The most common usage of LINEST includes two ranges of cells that contain the data, such as LINEST(A1:A100, B1:F100, TRUE, TRUE). Because there is typically more than one predictor variable, the second argument in this example contains multiple columns. In this example, there are one hundred subjects, one dependent variable value (known_y's) for each subject, and five independent variable values (known_x's) for each subject.

Example of usage

Separate Excel worksheet examples are provided to illustrate different key concepts.

To illustrate a negative sum of squares in Excel with the third argument set to FALSE, follow these steps:

  1. Create a blank Excel worksheet, and then copy the following table.
  2. In Excel 2003 and in earlier versions of Excel, click cell A1 in your blank Excel worksheet, and then click Paste on the Edit menu so that the entries in the table fill cells A1:H19 in your worksheet.


In Excel 2007, click cell A1 in your blank Excel worksheet, and then click Paste in the Clipboard group on the Home tab so that the entries in the table fill cells A1:H19 in your worksheet.

  1. After you paste the table into your new Excel worksheet, click Paste Options, and then click Match Destination Formatting.
  2. In Excel 2003 and in earlier versions of Excel, while the pasted range is still selected, point to Column on the Format menu, and then click AutoFit Selection.


In Excel 2007, while the pasted range is still selected, click Format in the Cells group on the Home tab, and then click AutoFit Column Width.

X Y
1 11
2 12
3 13
Excel 2002 and earlier versions of Excel Excel 2003 and later versions of Excel
LINEST OUTPUT: LINEST OUTPUT: LINEST OUTPUT:
5.285714286 0 5.285714286 0 5.285714286 0
1.237179148 #N/A 1.237179148 #N/A 1.237179148 #N/A
0.901250823 4.629100499 -20.42857143 4.629100499 0.901250823 4.629100499
18.25333333 2 -1.906666667 2 18.25333333 2
391.1428571 42.85714286 -40.85714286 42.85714286 391.1428571 42.85714286
2 <--LINEST's total sum of squares
42.85714286 <--LINEST'S correct residual sum of squares
-40.85714286 <-- difference, LINEST's regression sum of squares
434 <--Correct total sum of squares
42.85714286 <--LINEST's correct residual sum of squares
391.1428571 <-- difference, correct regression sum of squares

Entries in cells A7:B11 correspond to output in Excel 2003 and in later versions of Excel. To generate output that is appropriate for your version of Excel, click cell A7, select the cell range A7:B11, and then enter the following array formula:

= LINEST(B2:B4, A2:A4, FALSE, TRUE)

This example focuses on a LINEST model that has the third argument set to FALSE. LINEST in Excel 2002 and in earlier versions of Excel use a formula for total sum of squares that is not correct in this case. This formula underestimates the real total sum of squares and always leads to values of the regression sum of squares that are not correct. This formula sometimes yields negative regression sum of squares and negative r-squared values.

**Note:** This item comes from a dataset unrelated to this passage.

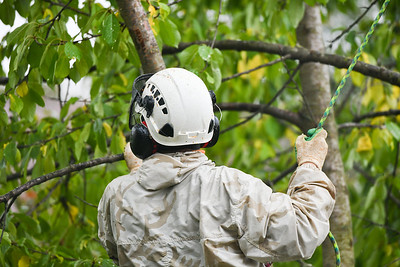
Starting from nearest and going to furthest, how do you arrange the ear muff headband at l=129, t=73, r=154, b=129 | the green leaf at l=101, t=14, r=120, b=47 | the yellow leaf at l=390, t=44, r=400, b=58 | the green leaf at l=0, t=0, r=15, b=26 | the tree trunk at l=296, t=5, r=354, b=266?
the ear muff headband at l=129, t=73, r=154, b=129 → the green leaf at l=101, t=14, r=120, b=47 → the green leaf at l=0, t=0, r=15, b=26 → the tree trunk at l=296, t=5, r=354, b=266 → the yellow leaf at l=390, t=44, r=400, b=58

Cells D6:E11 show the LINEST output in Excel 2002 and in earlier versions of Excel. In these versions of Excel, LINEST computes the total sum of squares for the model that has the third argument set to FALSE as the sum of squared deviations of y-values about the y column mean. This value is shown in cell A13 and is an appropriate computation when the third argument is set to TRUE. However, when the third argument is set to FALSE, the correct total sum of squares is the sum of squares of the y-values and is shown in cell A17. Use of the wrong formula for total sum of squares leads to the negative regression sum of squares in cell A15. The correct output in Excel 2003 is shown in cells G6:H11.

If you use an earlier version of Excel and if you want to force the best fit linear regression through the origin, you must compute some entries in the last three rows of the output array again. To do this, use the following workaround.

Note You can refer to the previous worksheet.

  1. Call Excel with the fourth argument set to TRUE to generate the detailed output array. Because you use Excel 2002 or earlier versions of Excel, assume that this output is in cells D7:E11.


Note that only the following entries require modification: r squared, f statistic, and regression sum of squares. These entries appear in cells D9, D10, and D11.

  1. Compute the total sum of squares again as SUMSQ(known_y's). In this example, SUMSQ(B2:B4).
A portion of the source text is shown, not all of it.